> **DANE WEJŚCIOWE**
---------------
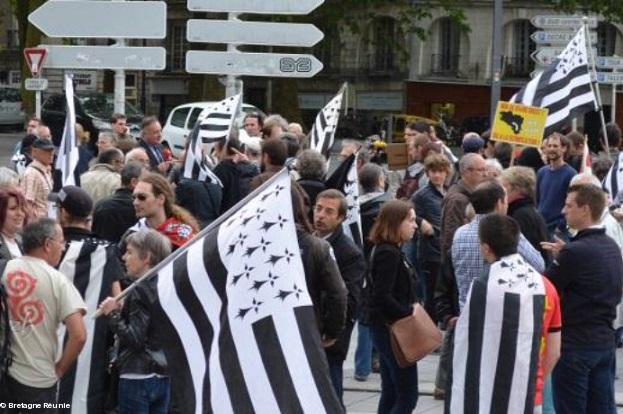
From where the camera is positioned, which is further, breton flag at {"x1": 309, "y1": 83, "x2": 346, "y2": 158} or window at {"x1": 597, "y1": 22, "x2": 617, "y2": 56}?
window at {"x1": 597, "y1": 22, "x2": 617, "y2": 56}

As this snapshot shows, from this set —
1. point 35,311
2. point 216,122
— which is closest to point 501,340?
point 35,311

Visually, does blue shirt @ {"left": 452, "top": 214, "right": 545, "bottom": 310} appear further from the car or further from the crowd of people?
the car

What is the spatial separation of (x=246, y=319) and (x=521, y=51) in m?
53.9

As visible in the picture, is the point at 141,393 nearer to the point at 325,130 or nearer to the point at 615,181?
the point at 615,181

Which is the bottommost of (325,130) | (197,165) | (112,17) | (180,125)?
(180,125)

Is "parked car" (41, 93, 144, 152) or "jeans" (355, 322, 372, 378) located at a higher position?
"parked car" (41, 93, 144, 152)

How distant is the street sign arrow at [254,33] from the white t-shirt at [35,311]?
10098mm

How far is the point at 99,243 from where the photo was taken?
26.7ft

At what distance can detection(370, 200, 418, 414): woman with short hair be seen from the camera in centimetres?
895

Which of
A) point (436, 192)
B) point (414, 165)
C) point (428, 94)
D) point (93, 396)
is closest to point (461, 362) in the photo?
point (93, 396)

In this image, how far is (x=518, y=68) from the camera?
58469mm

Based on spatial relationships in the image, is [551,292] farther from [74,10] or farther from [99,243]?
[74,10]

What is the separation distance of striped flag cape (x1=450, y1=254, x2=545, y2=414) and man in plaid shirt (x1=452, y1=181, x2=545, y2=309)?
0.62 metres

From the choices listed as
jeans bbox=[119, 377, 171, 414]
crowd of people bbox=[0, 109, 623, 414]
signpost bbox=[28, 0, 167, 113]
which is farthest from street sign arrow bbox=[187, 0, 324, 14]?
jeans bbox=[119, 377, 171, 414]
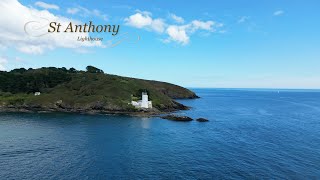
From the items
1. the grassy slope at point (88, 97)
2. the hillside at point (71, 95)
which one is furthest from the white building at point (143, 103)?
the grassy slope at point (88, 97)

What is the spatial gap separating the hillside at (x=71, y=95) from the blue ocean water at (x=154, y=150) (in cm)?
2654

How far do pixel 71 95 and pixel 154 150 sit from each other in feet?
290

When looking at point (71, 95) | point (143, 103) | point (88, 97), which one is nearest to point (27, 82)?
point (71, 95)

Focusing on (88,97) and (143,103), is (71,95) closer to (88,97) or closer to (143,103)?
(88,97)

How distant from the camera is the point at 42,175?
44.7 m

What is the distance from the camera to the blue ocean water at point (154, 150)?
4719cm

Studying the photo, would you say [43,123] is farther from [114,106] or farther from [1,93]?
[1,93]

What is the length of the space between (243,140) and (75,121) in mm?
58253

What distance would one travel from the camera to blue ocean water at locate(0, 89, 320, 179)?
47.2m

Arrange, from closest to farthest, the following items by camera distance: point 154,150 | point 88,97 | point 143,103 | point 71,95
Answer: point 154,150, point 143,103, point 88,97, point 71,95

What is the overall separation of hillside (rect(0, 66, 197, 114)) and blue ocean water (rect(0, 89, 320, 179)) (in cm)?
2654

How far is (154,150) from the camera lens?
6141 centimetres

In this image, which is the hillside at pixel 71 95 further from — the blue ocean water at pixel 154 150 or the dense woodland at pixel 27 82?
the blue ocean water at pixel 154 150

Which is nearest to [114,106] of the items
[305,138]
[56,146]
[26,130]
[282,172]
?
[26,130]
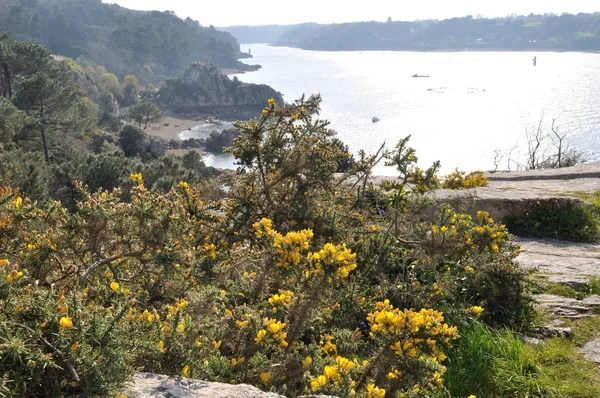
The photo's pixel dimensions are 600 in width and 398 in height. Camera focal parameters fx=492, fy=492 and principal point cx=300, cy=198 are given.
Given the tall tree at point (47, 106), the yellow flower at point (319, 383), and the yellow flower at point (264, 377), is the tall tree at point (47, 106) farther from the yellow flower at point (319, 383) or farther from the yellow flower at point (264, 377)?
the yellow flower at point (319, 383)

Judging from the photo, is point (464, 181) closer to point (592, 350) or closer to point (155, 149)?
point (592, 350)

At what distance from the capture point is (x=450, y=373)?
---------------
> **TWOJE POLECENIE**
Przepisz bez żadnych zmian fragment listingu, zaczynając od wiersza z „What is the separation” i kończąc na wierszu z „0.62 metres”, włącznie z oboma tymi wierszami.

> **WYNIK ZADANIA**
What is the separation distance of striped flag cape (x1=450, y1=254, x2=545, y2=414) and man in plaid shirt (x1=452, y1=181, x2=545, y2=309)?
0.62 metres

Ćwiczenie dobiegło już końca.